### Selected text
━━━━━━
Here are the scores. Here are the highlights:

Red Sox 3, Rays 2: David Price tossed seven shutout innings and the Rays starter, Johnny Wholestaff, started out with eight goose egg frames himself, heading into the bottom of the ninth with a 2-0 lead thanks to a Matt Duffy homer. The Sox rallied, however, with a Hanley Ramirez RBI single and an RBI double from Xander Bogaerts to force extras. Blanks until the bottom of the 12th, when a double and two walks loaded the bases for Ramirez who smacked a walkoff single to give Boston the game. I didn’t watch the postgame interviews, but I have to imagine that Rays manager Kevin Cash was peppered with tough questions about why he kept Wholestaff in for all 12 innings here. He had to be gassed.

Twins 4, Mariners 2: Seattle took an early two-run lead but the two was all they’d get. In the sixth Miguel Sano hit a two-run homer. Mitch Garver and Eddie Rosario would hit solo shots in the seventh and eighth, respectively. The Twins got four and two-thirds innings of scoreless relief from the bullpen, with Fernando Rodney getting his first save for Minnesota. The highlight of the game, however, came before it began, when a bald eagle landed on Mariners starter James Paxton’s shoulder. After the game, Paxton was asked how he remained so calm when the eagle landed on him. This is what he said:

“I’m not gonna outrun an eagle, so just thought, we’ll see what happens.”

I am being 100% sincere when I say that that is some seriously deep life lesson stuff. I’m fifteen years older than Paxton, I pride myself on rarely losing my cool when stressed or when I find myself in situations where I’m not in control, yet I continue to struggle for this level of zen in even my best moments. We should all simply chill out and see what happens whenever we’re faced with an eagle we cannot outrun. Metaphorically speaking.

Mets 8, Nationals 2: Michael Conforto came off the disabled list and hit a homer. Yoenis Cespedes homered as well. Jay Bruce later hit a grand slam that put the game well out of reach. At one point, when the game was close, the Nationals loaded the bases with nobody out and didn’t score a single run. Woof. After beginning the year 4-0, the Nationals have now dropped three straight. Woof woof. After a super hot start, Adam Eaton left the game after tweaking his ankle. Woof, woof, woof.

Phillies 5, Marlins 0: A combined shutout for Nick Pivetta and three Phillies relievers was backed by a 3-for-4, four-RBI afternoon from Maikel Franco, which included a two-run bomb. Phillies manager Gabe Kapler lifted Pivetta in the sixth after he had thrown 97 pitches and put a runner on. Totally conventional and totally defensible pitching change, but Phillies fans rained boos down upon Kapler, making up for the fact that all of the other stuff that he could’ve been booed for happened in road games.

Rangers 6, Athletics 3: A four-run second inning, aided by some bad Oakland defense, held up for Texas. Rangers starter Martin Perez was an escape artist, allowing ten hits in five and a third but giving up only three runs. Adrian Beltre made the record books by becoming the all-time hits leader among Latin-born players, passing Rod Carew. Shin-Soo Choo homered. Nomar Mazara added two hits. There were only 10,132 fans at this game and only 34,613 for all four games of this series. Yikes.
━━━━━━
### Data shown
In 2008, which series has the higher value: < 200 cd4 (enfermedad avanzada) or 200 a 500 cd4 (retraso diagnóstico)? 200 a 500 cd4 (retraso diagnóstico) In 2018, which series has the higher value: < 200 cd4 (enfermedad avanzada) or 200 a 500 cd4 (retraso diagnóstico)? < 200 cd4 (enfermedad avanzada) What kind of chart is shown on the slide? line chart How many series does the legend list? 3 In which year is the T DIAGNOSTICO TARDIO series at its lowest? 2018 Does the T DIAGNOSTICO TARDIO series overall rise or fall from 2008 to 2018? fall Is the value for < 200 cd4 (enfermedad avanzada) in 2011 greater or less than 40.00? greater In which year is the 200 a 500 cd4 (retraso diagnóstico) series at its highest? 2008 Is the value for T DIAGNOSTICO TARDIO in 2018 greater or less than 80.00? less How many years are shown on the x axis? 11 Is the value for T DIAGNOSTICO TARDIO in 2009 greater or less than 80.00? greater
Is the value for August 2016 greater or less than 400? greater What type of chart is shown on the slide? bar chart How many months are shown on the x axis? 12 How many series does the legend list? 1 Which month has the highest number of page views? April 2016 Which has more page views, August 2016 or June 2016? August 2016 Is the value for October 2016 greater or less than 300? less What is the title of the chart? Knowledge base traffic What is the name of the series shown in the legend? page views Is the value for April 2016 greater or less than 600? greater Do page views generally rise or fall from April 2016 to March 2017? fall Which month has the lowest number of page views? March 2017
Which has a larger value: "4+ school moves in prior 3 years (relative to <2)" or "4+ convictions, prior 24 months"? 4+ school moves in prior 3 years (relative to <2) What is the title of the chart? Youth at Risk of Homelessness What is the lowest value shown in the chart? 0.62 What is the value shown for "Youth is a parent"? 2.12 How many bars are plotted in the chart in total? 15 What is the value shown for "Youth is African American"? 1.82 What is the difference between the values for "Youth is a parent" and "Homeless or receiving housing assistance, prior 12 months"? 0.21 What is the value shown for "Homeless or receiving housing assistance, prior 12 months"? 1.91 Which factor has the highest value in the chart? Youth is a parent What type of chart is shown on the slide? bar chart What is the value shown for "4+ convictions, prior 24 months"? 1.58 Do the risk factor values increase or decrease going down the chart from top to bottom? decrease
━━━━━━
### What the exercise asks
Continue the baseball game roundup from where it stops.

### Answer to the exercise
Rockies 3, Padres 1: Nothing but zeros on the board for either team through the first eight innings, but the Rockies got three in the ninth — all unearned — off of Brad Hand. Not that Hand distinguished himself, walking the first two batters he faced and then walking in a run before allowing a two-run single to DJ LeMahieu. The box score says “unearned” but cosmically speaking, Hand gave ’em up.

Tigers 9, White Sox 7: Miguel Cabrera left the game early when he jammed his hip, but his replacement — Niko Goodrum — came up big with a two-run homer in the ninth inning which brought the Tigers to within one run. Soon after that Victor Martinez doubled in Nicholas Castellanos to tie things up and send it to extras. In the 10th, Leonys Martin knocked in Mikie Mahtook on a fielder’s choice and Jeimer Candelario added an insurance run with an RBI single. The lead would hold, ending a cold and snowy home opener in Chicago. In other news, if you had asked your average Tigers fan who Niko Goodrum and Jeimer Candelario were a year or so ago, I’m guessing most would stare at you blankly. Hell, I follow baseball closer than most folks, and if you would’ve asked me, I might’ve said that “Niko Goodrum” was a character’s name in some bad allegorical fiction written by a college sophomore.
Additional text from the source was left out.